-- DATA FOR THE TASK --
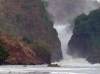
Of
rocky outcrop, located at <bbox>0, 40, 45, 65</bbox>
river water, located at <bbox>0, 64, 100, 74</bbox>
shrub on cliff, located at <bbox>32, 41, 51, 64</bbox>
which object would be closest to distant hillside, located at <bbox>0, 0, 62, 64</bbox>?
shrub on cliff, located at <bbox>32, 41, 51, 64</bbox>

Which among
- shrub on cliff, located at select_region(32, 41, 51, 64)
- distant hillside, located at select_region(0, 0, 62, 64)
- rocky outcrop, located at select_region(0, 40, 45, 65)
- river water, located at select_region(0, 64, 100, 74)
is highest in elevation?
distant hillside, located at select_region(0, 0, 62, 64)

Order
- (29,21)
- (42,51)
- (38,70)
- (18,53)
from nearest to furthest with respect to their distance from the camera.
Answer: (38,70)
(18,53)
(42,51)
(29,21)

-- THE TASK --
Convert every line of the data above into a JSON list of strings, one string per line, omitting blank lines and the picture.

-- EXERCISE SOLUTION --
[
  "Of",
  "rocky outcrop, located at <bbox>0, 40, 45, 65</bbox>",
  "river water, located at <bbox>0, 64, 100, 74</bbox>",
  "shrub on cliff, located at <bbox>32, 41, 51, 64</bbox>",
  "which object would be closest to distant hillside, located at <bbox>0, 0, 62, 64</bbox>?",
  "shrub on cliff, located at <bbox>32, 41, 51, 64</bbox>",
  "Which among",
  "- shrub on cliff, located at select_region(32, 41, 51, 64)",
  "- distant hillside, located at select_region(0, 0, 62, 64)",
  "- rocky outcrop, located at select_region(0, 40, 45, 65)",
  "- river water, located at select_region(0, 64, 100, 74)",
  "is highest in elevation?",
  "distant hillside, located at select_region(0, 0, 62, 64)",
  "Order",
  "- (29,21)",
  "- (42,51)",
  "- (38,70)",
  "- (18,53)",
  "from nearest to furthest with respect to their distance from the camera.",
  "Answer: (38,70)",
  "(18,53)",
  "(42,51)",
  "(29,21)"
]